_Text_
- - -

Forschung zum Thema Antisemitismus bewegt sich auf einem sensiblen Gebiet: Die methodische Erfassung von antisemitischen Einstellungen und Verhaltensweisen ist mit zahlreichen Schwierigkeiten behaftet und die Ergebnisse werden schnell von unterschiedlichen Gruppierungen vereinnahmt.
In der BRD der 80er Jahre zeigten Umfragen zwar einen Rückgang antisemitischer Einstellungen im Vergleich zum Kriegsende. Ein "harter Kern" bestand jedoch weiterhin, der demografisch eher bei den Älteren und weniger Gebildeten einzuordnen ist.
Die DDR als offiziell antifaschistischer Staat führte keinerlei Studien über Antisemitismus ihrer Bürger durch. Direkt nach der Wende zeigte sich in Umfragen jedoch ein niedrigeres Ausmaß an Antisemitismus als im Westen.

- - -

_Aufgaben_
a – Bei welchen Bevölkerungsgruppen verortet der Text über Antisemitismusforschung den „harten Kern“ in der BRD der 80er Jahre demografisch?
b – Gib aus dem Text über Antisemitismusforschung wortgetreu den Abschnitt wieder, der mit „Forschung zum Thema“ beginnt und mit „als im Westen.“ endet.
c – Schreib den Text über Antisemitismusforschung im Anschluss an seinen letzten Satz weiter.

_Vorgegebene Einträge_
- - -

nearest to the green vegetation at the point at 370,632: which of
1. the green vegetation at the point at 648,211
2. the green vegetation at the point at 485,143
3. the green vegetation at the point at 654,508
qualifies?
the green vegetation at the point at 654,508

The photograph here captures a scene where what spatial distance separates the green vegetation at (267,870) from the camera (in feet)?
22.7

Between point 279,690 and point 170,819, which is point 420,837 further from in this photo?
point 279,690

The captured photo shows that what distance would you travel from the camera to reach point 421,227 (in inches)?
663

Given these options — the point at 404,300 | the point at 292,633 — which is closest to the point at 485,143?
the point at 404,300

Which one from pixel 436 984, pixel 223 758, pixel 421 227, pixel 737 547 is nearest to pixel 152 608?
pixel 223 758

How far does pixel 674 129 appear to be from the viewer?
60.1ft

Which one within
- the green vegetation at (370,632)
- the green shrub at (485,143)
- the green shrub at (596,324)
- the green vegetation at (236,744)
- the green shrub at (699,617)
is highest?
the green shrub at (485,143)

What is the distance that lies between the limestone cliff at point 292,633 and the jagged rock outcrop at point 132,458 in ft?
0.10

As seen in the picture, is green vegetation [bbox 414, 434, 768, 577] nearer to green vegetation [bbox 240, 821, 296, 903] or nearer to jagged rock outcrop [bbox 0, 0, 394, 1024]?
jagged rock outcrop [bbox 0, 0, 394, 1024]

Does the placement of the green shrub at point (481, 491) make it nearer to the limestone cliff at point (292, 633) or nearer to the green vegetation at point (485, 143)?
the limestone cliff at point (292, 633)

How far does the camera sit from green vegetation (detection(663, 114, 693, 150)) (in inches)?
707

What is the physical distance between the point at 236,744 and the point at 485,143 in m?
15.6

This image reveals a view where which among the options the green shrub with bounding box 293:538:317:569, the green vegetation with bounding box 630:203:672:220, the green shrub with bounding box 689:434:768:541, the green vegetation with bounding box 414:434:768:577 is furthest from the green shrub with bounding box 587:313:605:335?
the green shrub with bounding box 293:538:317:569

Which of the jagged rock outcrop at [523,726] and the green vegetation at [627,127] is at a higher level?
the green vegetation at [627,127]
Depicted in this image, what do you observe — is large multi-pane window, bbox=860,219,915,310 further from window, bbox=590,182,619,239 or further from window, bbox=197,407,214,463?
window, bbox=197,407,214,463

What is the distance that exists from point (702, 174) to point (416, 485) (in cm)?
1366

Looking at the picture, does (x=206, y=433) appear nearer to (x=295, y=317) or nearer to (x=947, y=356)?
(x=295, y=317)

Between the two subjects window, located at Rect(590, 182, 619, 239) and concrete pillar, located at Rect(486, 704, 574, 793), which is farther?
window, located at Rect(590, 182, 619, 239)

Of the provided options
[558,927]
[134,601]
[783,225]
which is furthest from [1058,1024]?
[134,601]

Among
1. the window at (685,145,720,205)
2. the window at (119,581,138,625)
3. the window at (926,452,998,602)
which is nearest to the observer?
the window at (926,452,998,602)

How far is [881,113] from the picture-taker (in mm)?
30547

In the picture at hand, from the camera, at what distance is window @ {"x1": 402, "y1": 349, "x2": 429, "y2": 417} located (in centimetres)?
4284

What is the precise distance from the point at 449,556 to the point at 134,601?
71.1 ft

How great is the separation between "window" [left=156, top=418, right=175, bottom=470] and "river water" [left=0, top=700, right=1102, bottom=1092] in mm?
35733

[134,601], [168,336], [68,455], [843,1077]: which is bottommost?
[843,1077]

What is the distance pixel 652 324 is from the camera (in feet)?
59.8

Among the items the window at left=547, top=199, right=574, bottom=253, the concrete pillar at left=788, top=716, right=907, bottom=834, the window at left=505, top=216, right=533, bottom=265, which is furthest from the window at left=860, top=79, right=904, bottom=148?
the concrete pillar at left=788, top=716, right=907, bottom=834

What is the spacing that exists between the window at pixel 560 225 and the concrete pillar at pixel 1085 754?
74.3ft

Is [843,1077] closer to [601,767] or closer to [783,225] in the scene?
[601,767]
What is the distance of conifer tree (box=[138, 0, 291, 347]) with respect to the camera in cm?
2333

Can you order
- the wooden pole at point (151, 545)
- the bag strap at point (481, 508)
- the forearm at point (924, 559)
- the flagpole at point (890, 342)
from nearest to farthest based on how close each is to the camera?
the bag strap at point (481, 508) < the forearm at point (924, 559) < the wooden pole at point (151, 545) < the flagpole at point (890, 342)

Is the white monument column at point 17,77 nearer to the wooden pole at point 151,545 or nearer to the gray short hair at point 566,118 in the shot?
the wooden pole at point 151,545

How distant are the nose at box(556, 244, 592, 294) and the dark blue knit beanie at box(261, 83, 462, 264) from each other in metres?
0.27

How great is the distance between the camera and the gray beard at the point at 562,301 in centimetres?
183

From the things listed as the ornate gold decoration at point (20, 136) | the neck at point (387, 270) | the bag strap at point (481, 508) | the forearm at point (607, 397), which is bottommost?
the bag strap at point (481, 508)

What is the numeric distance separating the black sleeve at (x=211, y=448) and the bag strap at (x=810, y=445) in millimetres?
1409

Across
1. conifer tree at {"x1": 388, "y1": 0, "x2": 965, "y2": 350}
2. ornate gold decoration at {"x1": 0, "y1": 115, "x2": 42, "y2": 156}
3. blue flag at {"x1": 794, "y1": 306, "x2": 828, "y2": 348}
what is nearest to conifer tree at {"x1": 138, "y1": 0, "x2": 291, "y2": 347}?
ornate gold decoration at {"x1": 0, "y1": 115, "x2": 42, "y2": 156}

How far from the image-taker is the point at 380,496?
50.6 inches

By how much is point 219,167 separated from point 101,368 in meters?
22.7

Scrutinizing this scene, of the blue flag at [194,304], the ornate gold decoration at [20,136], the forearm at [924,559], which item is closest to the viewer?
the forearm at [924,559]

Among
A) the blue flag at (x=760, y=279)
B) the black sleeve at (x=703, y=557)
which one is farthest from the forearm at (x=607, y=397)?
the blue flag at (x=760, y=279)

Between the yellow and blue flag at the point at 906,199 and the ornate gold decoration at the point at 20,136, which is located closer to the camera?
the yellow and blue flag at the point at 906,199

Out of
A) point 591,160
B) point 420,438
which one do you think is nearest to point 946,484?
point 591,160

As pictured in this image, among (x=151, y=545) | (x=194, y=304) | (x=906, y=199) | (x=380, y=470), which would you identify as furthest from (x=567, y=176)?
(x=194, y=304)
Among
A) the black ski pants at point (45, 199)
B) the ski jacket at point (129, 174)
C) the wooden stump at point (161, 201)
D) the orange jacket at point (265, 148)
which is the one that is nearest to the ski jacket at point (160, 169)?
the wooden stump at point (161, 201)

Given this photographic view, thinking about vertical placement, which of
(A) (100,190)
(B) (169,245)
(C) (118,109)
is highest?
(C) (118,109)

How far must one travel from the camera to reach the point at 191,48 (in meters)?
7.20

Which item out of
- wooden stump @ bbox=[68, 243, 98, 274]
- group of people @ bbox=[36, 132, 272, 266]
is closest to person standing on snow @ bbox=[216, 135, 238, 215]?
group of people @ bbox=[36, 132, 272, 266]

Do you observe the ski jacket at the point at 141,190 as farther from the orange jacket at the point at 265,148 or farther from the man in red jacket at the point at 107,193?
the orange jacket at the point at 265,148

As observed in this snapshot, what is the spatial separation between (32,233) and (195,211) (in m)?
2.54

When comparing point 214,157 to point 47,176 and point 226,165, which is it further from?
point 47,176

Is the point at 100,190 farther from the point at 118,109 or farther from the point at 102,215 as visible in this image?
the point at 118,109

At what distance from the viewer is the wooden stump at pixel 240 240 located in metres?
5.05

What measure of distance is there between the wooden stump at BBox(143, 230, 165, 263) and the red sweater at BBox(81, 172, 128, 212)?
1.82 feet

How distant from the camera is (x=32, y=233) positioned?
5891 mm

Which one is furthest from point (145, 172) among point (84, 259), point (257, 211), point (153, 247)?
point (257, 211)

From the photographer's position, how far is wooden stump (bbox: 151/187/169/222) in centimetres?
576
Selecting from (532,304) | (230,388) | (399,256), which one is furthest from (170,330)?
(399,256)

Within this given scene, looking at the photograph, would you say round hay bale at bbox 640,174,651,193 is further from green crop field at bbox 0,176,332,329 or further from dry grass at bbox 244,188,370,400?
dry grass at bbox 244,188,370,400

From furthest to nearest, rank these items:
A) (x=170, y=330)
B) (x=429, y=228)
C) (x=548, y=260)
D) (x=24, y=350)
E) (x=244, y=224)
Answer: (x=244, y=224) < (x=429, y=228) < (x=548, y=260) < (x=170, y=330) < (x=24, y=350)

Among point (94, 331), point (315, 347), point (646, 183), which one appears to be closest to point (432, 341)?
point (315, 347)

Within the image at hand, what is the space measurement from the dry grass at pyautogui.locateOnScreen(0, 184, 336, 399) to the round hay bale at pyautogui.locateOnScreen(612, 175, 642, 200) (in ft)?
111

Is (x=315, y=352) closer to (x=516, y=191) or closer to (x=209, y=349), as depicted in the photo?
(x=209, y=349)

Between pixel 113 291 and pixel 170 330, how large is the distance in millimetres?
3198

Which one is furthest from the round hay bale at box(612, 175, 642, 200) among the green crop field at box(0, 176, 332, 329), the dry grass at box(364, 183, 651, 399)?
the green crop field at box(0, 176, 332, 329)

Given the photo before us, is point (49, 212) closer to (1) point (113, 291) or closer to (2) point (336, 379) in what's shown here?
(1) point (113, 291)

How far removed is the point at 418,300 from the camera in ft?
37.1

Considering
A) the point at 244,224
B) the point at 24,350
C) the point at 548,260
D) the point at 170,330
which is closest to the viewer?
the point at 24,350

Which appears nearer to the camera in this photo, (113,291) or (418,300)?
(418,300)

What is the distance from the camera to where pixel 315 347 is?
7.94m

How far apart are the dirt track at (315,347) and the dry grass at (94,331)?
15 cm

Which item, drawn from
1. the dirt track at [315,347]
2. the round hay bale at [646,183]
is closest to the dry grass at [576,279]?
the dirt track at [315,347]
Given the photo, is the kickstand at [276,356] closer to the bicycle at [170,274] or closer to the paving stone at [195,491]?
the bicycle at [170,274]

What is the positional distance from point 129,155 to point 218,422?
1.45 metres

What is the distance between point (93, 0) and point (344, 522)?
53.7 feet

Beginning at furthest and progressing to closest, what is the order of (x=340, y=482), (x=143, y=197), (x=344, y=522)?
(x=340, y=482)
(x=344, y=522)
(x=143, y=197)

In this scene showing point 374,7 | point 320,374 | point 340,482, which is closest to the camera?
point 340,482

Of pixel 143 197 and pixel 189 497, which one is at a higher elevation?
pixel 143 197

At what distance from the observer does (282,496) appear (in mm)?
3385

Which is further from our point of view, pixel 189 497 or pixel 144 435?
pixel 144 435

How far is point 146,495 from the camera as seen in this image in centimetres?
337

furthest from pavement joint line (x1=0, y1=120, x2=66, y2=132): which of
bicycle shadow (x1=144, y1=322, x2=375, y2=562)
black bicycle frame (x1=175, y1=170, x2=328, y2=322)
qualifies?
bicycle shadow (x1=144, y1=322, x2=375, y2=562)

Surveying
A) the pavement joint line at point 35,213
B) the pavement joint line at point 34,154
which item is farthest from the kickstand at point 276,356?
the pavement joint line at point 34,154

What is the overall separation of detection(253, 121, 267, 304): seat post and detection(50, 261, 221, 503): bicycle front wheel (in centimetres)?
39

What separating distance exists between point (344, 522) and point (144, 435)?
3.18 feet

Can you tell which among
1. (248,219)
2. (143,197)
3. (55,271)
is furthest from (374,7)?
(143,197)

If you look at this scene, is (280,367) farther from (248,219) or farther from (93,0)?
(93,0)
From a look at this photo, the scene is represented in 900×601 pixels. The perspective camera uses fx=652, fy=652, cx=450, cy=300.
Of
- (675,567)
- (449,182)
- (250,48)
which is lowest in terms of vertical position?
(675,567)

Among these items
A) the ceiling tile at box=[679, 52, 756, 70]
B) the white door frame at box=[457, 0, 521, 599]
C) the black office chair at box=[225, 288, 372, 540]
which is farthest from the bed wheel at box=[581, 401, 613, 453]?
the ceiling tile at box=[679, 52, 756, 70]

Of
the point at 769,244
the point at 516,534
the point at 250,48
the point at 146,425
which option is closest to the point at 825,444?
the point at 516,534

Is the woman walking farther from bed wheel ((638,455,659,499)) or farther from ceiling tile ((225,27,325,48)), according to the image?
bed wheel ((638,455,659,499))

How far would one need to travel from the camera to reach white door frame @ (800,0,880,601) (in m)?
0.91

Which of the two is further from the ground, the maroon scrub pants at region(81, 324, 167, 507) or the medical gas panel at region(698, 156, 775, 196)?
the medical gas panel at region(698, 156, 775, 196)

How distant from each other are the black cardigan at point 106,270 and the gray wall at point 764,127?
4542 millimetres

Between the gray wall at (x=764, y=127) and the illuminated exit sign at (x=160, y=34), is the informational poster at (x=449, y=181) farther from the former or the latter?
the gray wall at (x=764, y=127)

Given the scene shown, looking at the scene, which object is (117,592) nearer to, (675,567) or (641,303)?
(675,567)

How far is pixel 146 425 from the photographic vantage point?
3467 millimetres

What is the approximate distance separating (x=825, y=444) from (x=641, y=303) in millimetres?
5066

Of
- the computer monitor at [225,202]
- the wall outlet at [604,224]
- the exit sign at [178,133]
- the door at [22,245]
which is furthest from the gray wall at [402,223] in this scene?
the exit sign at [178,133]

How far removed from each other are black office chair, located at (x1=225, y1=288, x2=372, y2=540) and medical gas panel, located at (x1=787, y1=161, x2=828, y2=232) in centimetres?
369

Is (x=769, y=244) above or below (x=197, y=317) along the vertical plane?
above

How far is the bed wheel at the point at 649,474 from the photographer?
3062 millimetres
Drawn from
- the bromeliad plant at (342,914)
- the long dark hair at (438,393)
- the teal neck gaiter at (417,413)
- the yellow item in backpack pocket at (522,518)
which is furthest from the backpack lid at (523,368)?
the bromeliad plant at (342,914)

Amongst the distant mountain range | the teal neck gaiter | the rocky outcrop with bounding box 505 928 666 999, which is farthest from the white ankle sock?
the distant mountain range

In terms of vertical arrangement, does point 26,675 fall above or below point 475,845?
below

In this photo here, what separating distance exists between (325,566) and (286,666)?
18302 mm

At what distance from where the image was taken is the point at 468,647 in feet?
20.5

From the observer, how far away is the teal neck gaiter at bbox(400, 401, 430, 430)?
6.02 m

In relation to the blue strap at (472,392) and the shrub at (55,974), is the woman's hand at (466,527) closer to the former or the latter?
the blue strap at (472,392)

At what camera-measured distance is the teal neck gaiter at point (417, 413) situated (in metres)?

- - -

_Lösungen_
a – Eher bei den Älteren und weniger Gebildeten.

b –
Forschung zum Thema Antisemitismus bewegt sich auf einem sensiblen Gebiet: Die methodische Erfassung von antisemitischen Einstellungen und Verhaltensweisen ist mit zahlreichen Schwierigkeiten behaftet und die Ergebnisse werden schnell von unterschiedlichen Gruppierungen vereinnahmt.
In der BRD der 80er Jahre zeigten Umfragen zwar einen Rückgang antisemitischer Einstellungen im Vergleich zum Kriegsende. Ein "harter Kern" bestand jedoch weiterhin, der demografisch eher bei den Älteren und weniger Gebildeten einzuordnen ist.
Die DDR als offiziell antifaschistischer Staat führte keinerlei Studien über Antisemitismus ihrer Bürger durch. Direkt nach der Wende zeigte sich in Umfragen jedoch ein niedrigeres Ausmaß an Antisemitismus als im Westen.

c –
Mit der Wiedervereinigung lässt sich einerseits Kontinuität feststellen: Langfristig scheint weiter ein Rückgang zu bestehen. Andererseits zeigt sich eine negative Einstellungsentwicklung im Osten bei jüngeren, wenig gebildeten Männern, die oft mit Ausländerfeindlichkeit und rechtsextremen Einstellungen korreliert. Vorwiegend diese Gruppe bringt xenophobe Gewalttäter hervor. Sowohl antisemitische als auch rechtsextreme Straftaten nahmen Ende der 90er Jahre weiterhin zu.
Mögliche Ursachen dieser Entwicklung werden als Folge der Wiedervereinigung bzw. der Wende diskutiert:
Zum Verlust der sozioökonomischen Sicherheit kam die ideologische Verunsicherung vieler Ostdeutscher, eine aufgeheizte Debatte um das Asylrecht und das sich erst wieder im Aufbau befindliche Justiz- und Polizeisystem.
Zudem könnte die Wiedervereinigung katalysatorisch auf gesteigerten Nationalismus gewirkt und damit den sogenannten "Sekundären Antisemitismus" verstärkt haben.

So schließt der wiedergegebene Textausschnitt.